The next several days, weeks and months are still a blur 15 years later. Of the things I can remember, those that stand out are how alone and abnormal I felt having lost a loved one to suicide and how the question “Why?” kept haunting me. Why had he done this? Why now? Why hadn’t the professionals who had treated him for his major depression been able to prevent it? Why didn’t I do or say something encouraging enough to keep him alive? Why did I know so little about mental health and suicide?

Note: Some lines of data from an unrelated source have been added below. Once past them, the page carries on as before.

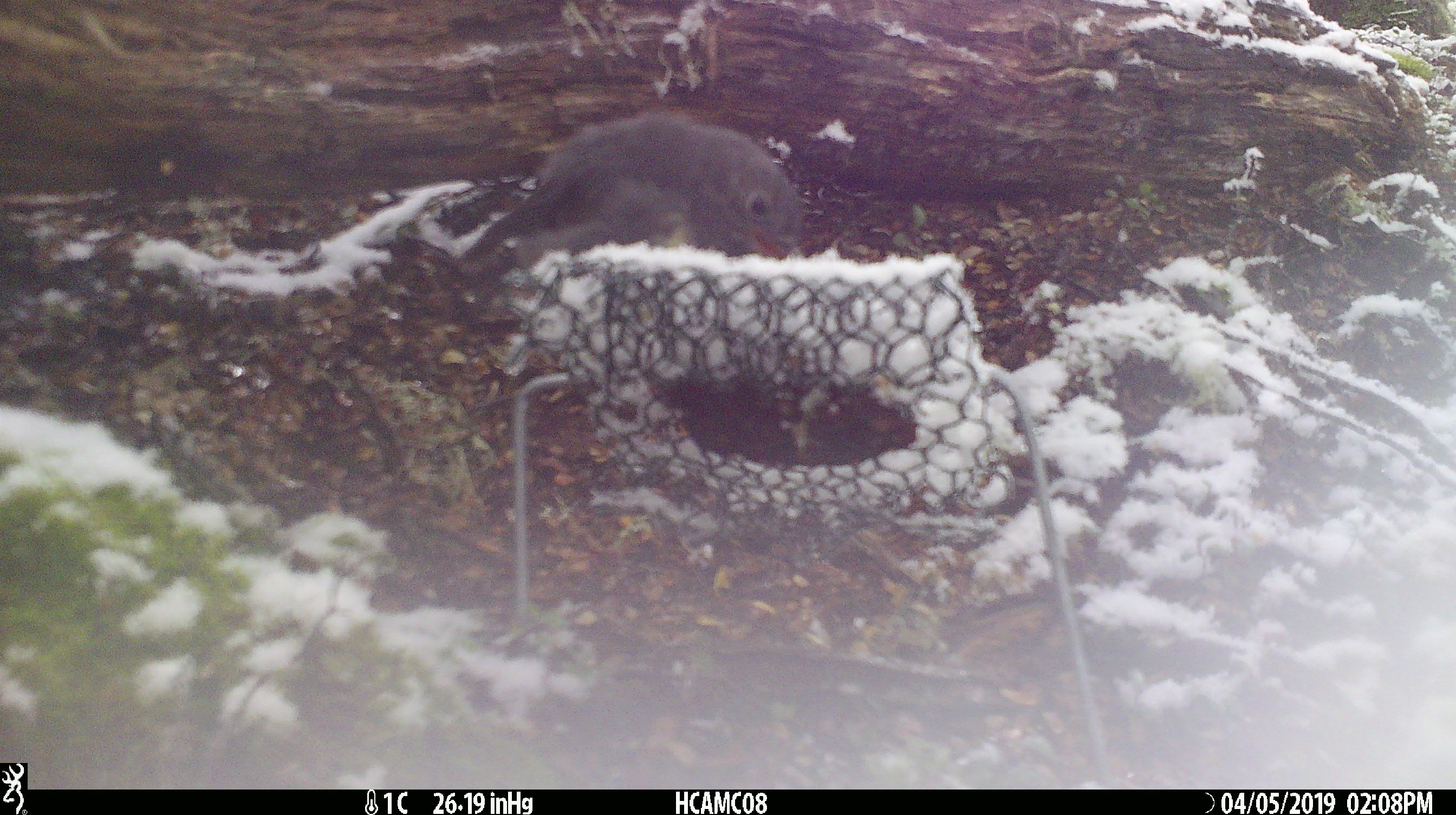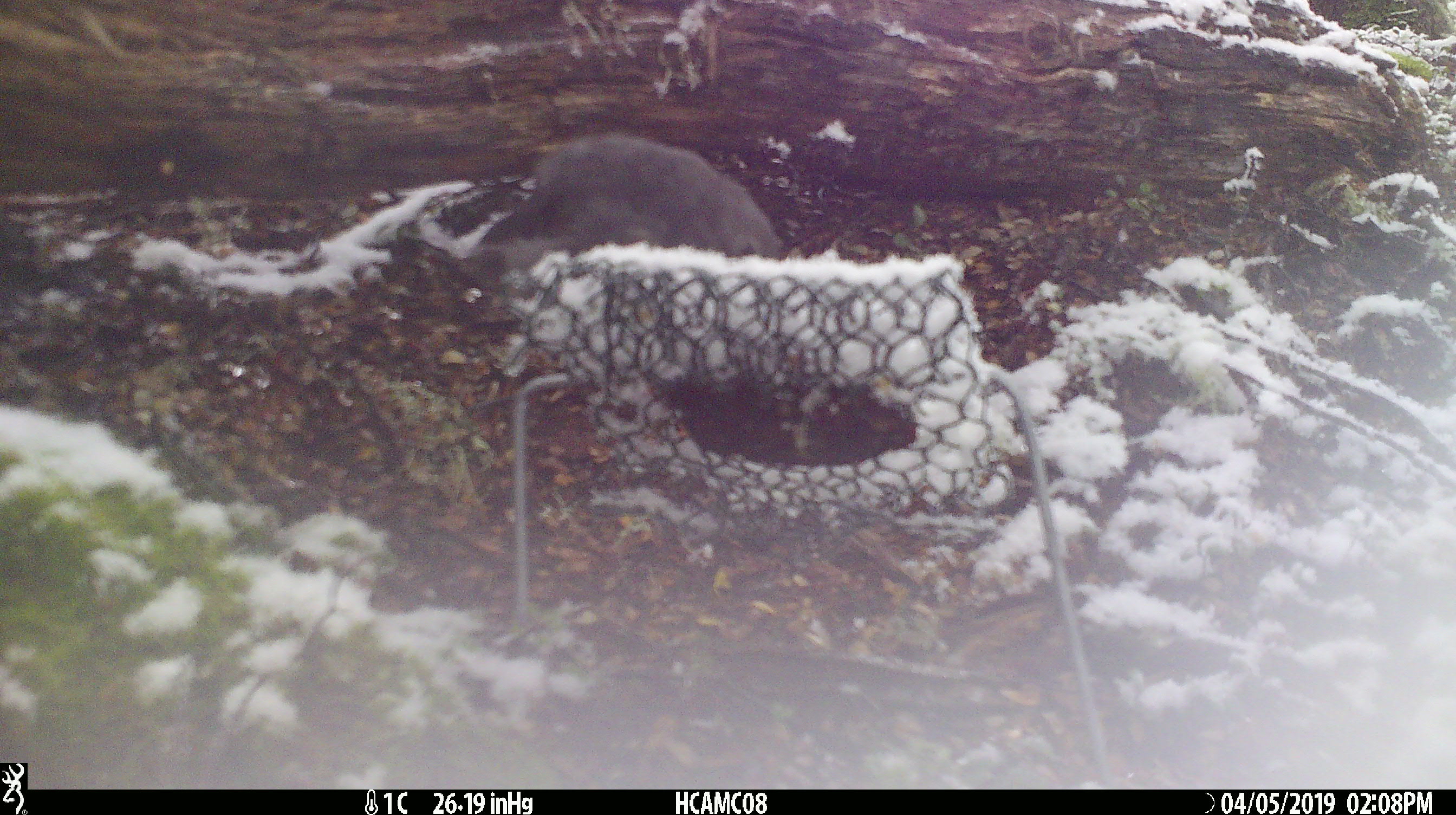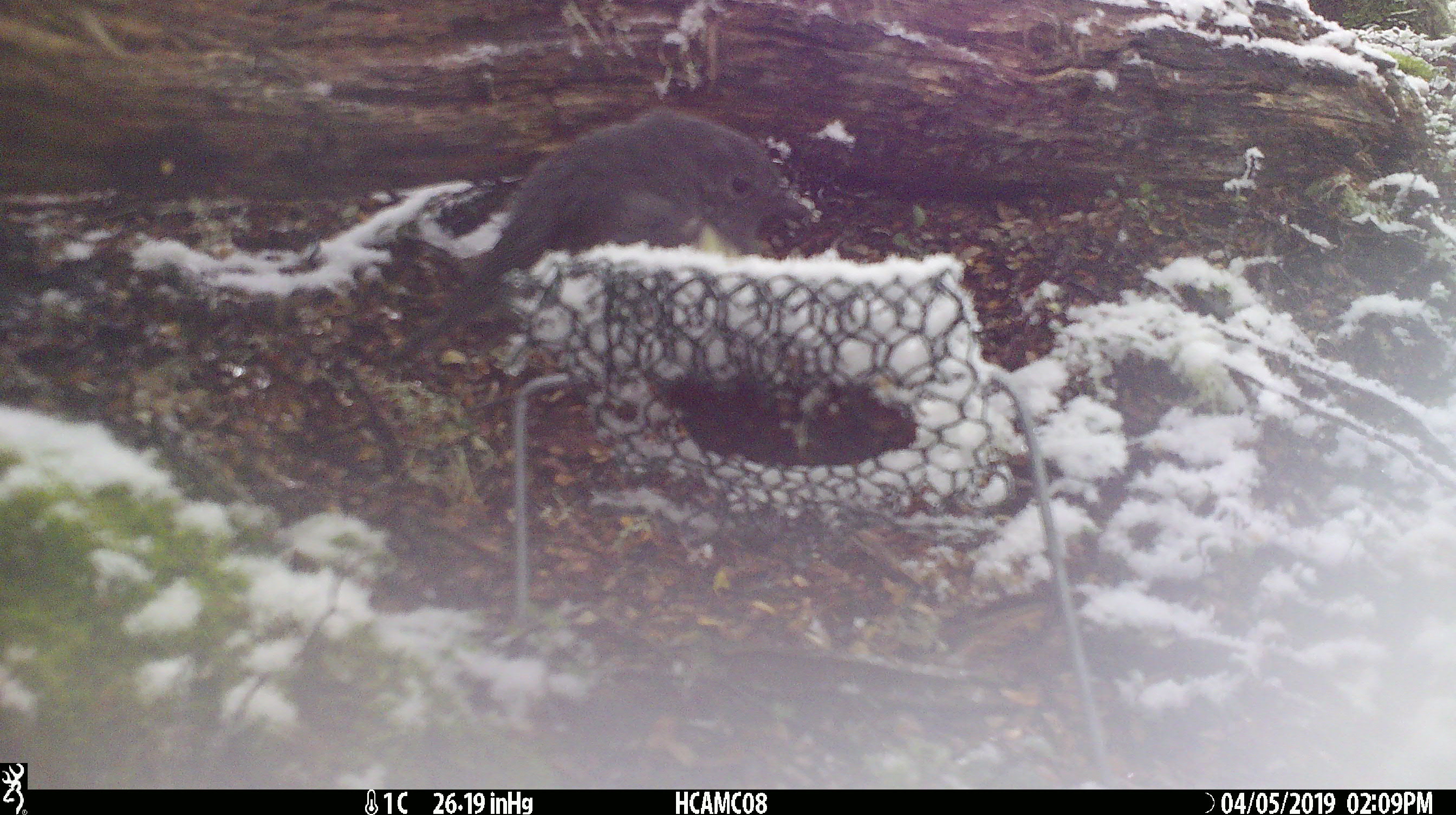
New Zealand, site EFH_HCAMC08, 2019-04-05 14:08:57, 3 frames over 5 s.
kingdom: Animalia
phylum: Chordata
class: Aves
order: Passeriformes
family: Petroicidae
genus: Petroica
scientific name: Petroica australis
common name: new zealand robin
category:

My journey back to a relatively stable life was long and arduous, filled with one step forward, two steps back type of moments. For the next three years I was in and out of therapy, fumbled through the guesswork of antidepressant medications and, in retrospect, relied way too heavily on alcohol to dull the pain. I was in a very dark place and felt like life could never be “normal” again. I suffered not only from severe depressive episodes but also from acute anxiety linked to my loss. As I explained to a local Cincinnati reporter in 2004, “I was frightened that there was a strong enough genetic link that I was destined for the same fate, and I didn’t want that to be. But it scared me to death that I wouldn’t have a choice in the end; that the mind would take me kicking and screaming.”

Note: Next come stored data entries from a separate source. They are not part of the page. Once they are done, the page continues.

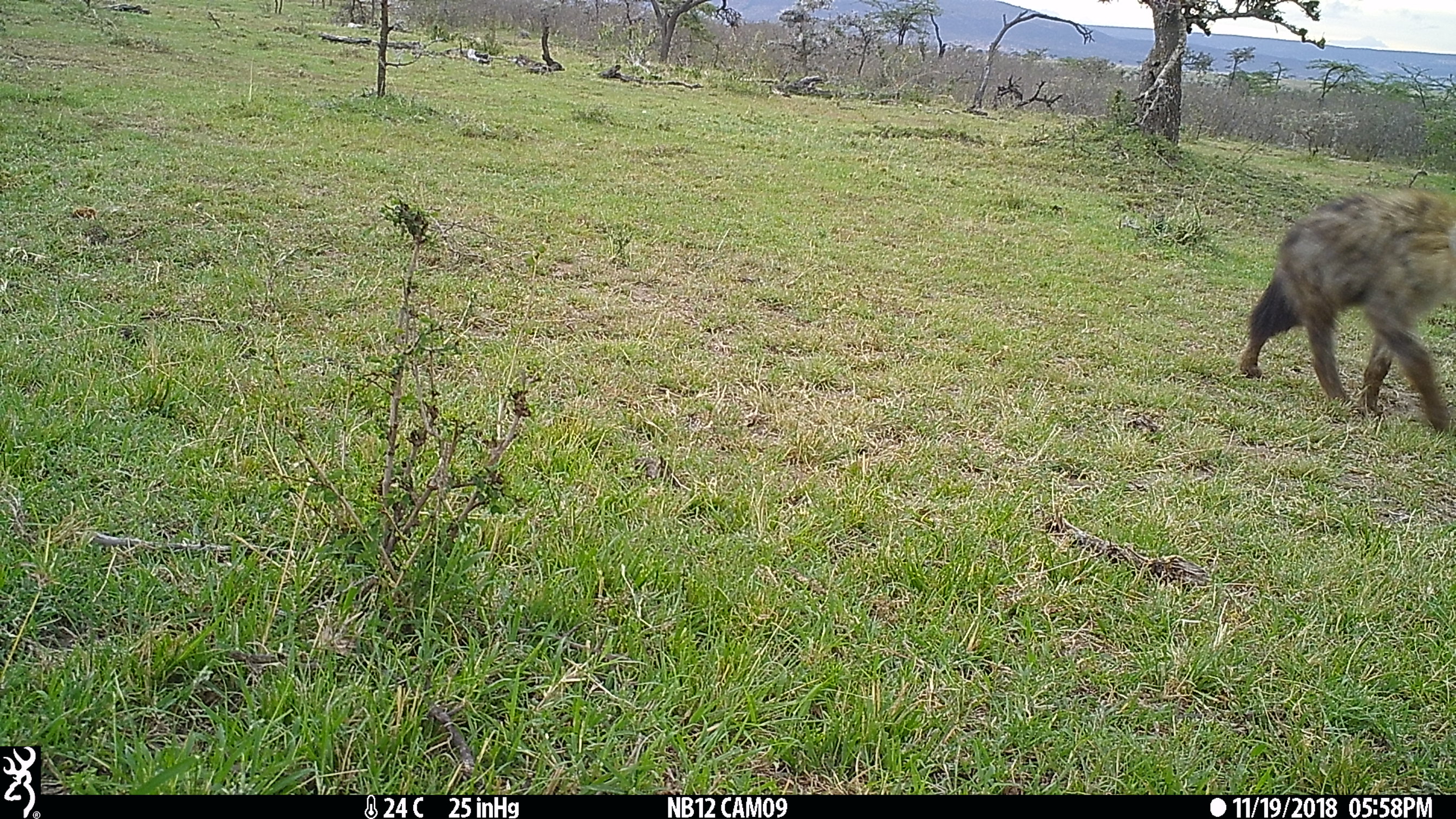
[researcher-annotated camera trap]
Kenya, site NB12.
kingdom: Animalia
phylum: Chordata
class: Mammalia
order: Carnivora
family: Hyaenidae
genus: Crocuta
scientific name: Crocuta crocuta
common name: spotted hyena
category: hyena spotted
Hyena spotted (spotted hyena) (Crocuta crocuta).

Having finally found some stability in the late summer of 2004, I turned to my wife during a church service and told her I was ready to do something positive with my tragedy. She suggested I begin to pray about that. In a direct answer to my prayers, my wife received an email later that same week from a preschool mom who was recruiting volunteers to help organize an Out of the Darkness Community Walk to benefit the American Foundation for Suicide Prevention (“AFSP”). This other mom had no prior knowledge of my loss. As complicated as it still is to this day, my “Why” questions were finally getting some answers.
The Out of the Darkness walks in which I have participated and the chapter system that AFSP has developed in recent years have provided me with the positive outlet I was looking for. From the very first event, the community walks have always been a place to share difficult stories with others, broaden public awareness and education, and find a true sense of hope. AFSP’s chapters now span all 50 states and are a substantial force in its advocacy efforts, the delivery system for its many great education and prevention programs, and the driving force behind its fundraising efforts to support scientific research.

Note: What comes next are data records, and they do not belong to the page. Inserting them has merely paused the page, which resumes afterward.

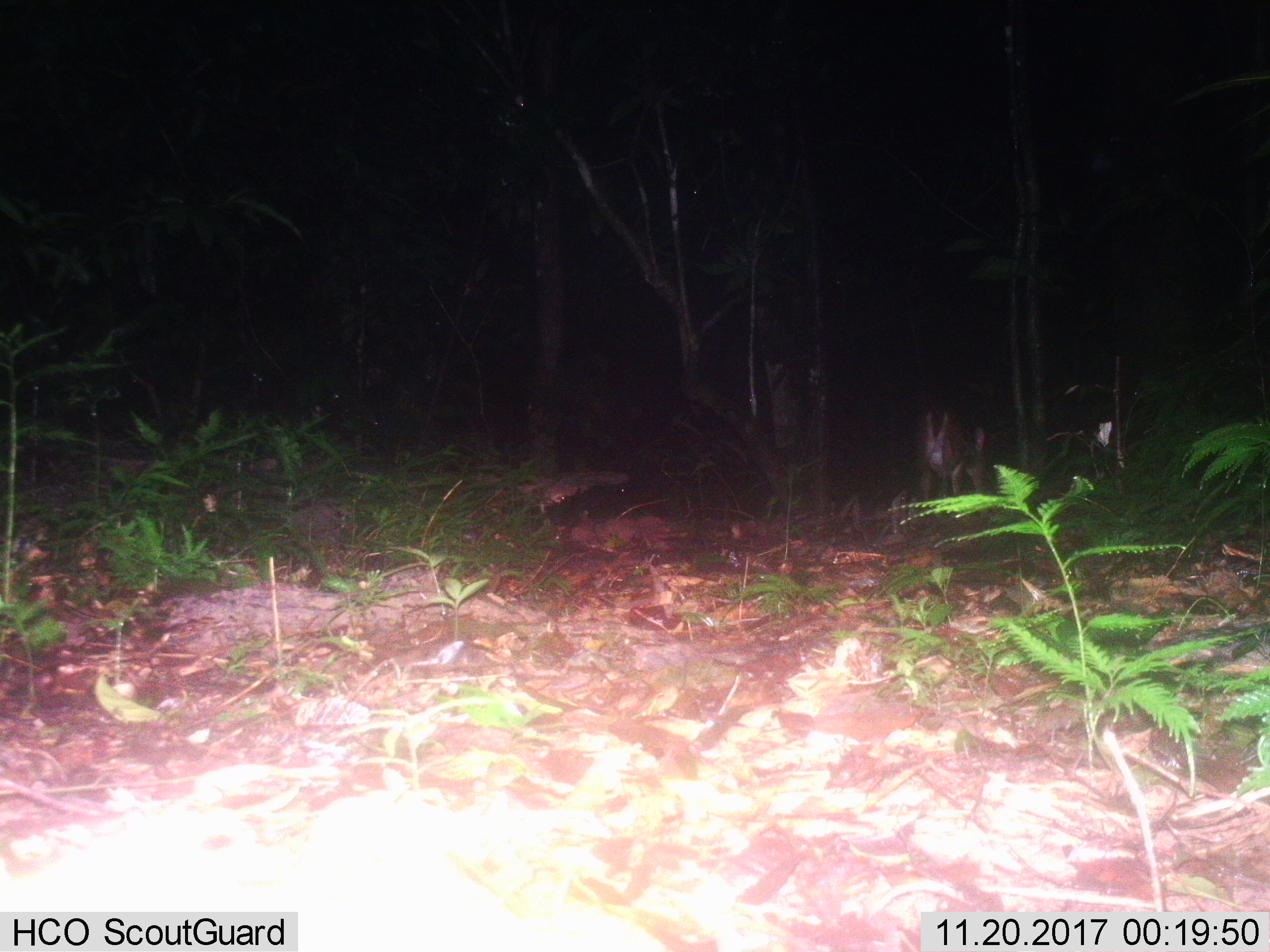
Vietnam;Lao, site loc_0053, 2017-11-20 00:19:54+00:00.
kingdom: Animalia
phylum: Chordata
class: Mammalia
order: Artiodactyla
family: Cervidae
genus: Muntiacus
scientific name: Muntiacus vuquangensis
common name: large-antlered muntjac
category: large antlered muntjac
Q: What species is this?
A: Large antlered muntjac (large-antlered muntjac) (Muntiacus vuquangensis).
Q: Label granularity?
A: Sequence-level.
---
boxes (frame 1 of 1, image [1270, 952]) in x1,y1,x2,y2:
large antlered muntjac: 913,400,986,502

Suicide is complicated. The answers to why one ultimately dies by suicide are multifaceted. They involve factors such as brain chemistry, socioeconomic conditions, means availability, and more. It will take years and tremendous collaboration from countless individuals and organizations to better understand these factors and ultimately prevent widespread death by suicide. (We lose over 40,000 Americans every year to it.) Nevertheless, I have been blessed to watch the work of AFSP expand and elevate over the past 15 years. The stigma of suicide and major mental health issues in society, while still present, is much less than it was during my dark period. We have greater public awareness of the fact that suicide is a leading cause of death; a better informed public on suicide prevention and the importance of preventive mental health services; and we are making scientific progress on identifying and mitigating suicide risk factors.
Suicide prevention efforts and the support of those who have lost someone to suicide should be national priorities. Suicide deserves a voice. AFSP is that voice. This is why I continue to pour my time, talent and treasures into this tremendous organization.
Steve Siple is a member of AFSP’s National Board.